● **Activity**:
Transcribe all the lines below exactly. Omit the pictures.

● **Provided data**:
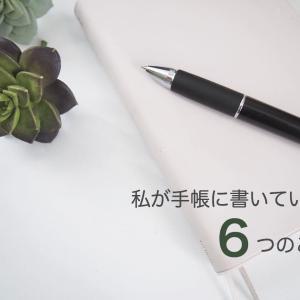【暮らしを整える】叶える手帳の書き方、私が手帳に書いている6つのこと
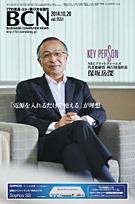 2014年10月20日付 vol.1551 ファーウェイの野望 新たな挑戦は世界の法人市場開拓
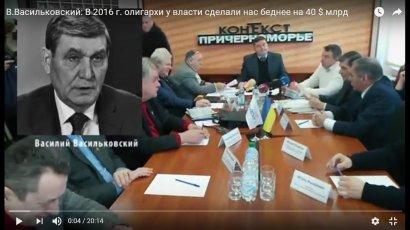 Василий Васильковский: В 2016 году олигархи находящиеся у власти сделали нашу страну беднее на 40 млрд долларов США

● **Answer to the exercise**:
【暮らしを整える】叶える手帳の書き方、私が手帳に書いている6つのこと
 2014年10月20日付 vol.1551 ファーウェイの野望 新たな挑戦は世界の法人市場開拓
 Василий Васильковский: В 2016 году олигархи находящиеся у власти сделали нашу страну беднее на 40 млрд долларов США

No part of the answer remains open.